SELECTED TEXT:
A forceful reminder of how these two processes work in tandem was offered in late August 1995. Sarajevo's Marketplace was hit by a 120 milimeter mortar shell and scores were killed or wounded. The Serbs were blamed for this atrocity, and the Bosnian Prime Minister quickly went on CNN to state that the U.N. had proof that the Serbs did it. A week later, Russian Colonel Andrei Demurenko, U.N. Chief of Staff of Sector Sarajevo, cast doubt on this finding. He conducted an independent investigation and revealed that hitting such a target (a nine meter wide street) from a range of three to four kilometers was a "one in a million shot." Also, Demurenko noted that U.N. artillery reconnaissance did not hear the sound of the mortar shell either at the moment when it was fired or later, when several more shells blasted into the center of Sarajevo.5 While not stating that the Serbs didn't conduct the shelling or that the Bosnians or Croats had, Demurenko underscored simply that the incident hadn't happened the way most international observers were led to believe. In other words, Demurenko stated that our perceptions had been manipulated by someone.

INFORMATION SUPPLIED:
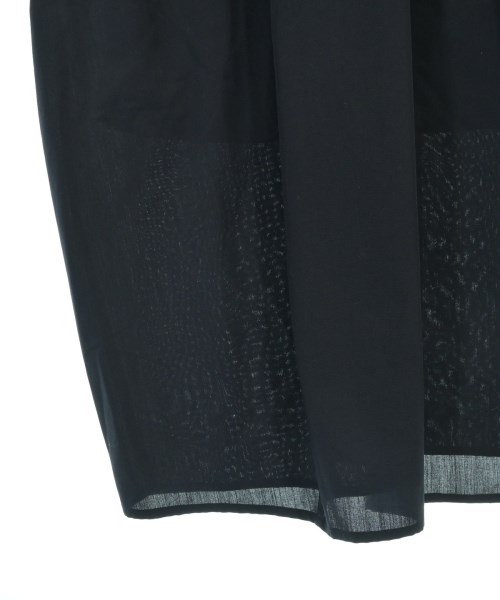 DROIT BELLO（ドロイトベロ）ワンピース 紺 サイズ:F レディース/2200645849028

PROBLEMS TO WORK ON:
[1] In the passage about the 1995 Sarajevo Marketplace shelling, what did Demurenko call hitting a nine-meter-wide street from three to four kilometers away?
[2] Write the next part of the passage about the 1995 Sarajevo Marketplace shelling, picking up after its final sentence.

ANSWERS TO THE TASKS:
[1] A "one in a million shot."

[2]
Within a few days, Demurenko had other U.N. spokesmen on his side. According to David Binder, correspondent for the New York Times, Demurenko's supporters included an American officer, a Canadian officer, and a U.N. administration official.6

Such actions are indicative of efforts to manipulate peace according to the desires of the side initiating the action. Precise terminology and some information collection capability would have lessened (but not eliminated) the manipulation of UNPROFOR and the media by the combatants. As a result, it is difficult to place blame, and mistakes in doing so can cause huge international crises. Obviously, this is a national security issue that deserves much closer attention in the future.

Conclusion

In light of the continued failures in Bosnia, now is the time to uncover some new principles or operating procedures and put a stop to the manipulation. U.N. decision-makers need to redefine/refine conflict management tools. Doctrine writers need to relook the diplomatic and military measures for the use of their tools under today's diverse, new conditions, especially the terminology issue. New variants and uses must be found for old institutions and procedures, and some U.N. procedures are in sore need of updating. This may include lifting the ban on collecting information. Otherwise, how is the international community to understand what is happening to it, that is, how it is being manipulated by the combatants?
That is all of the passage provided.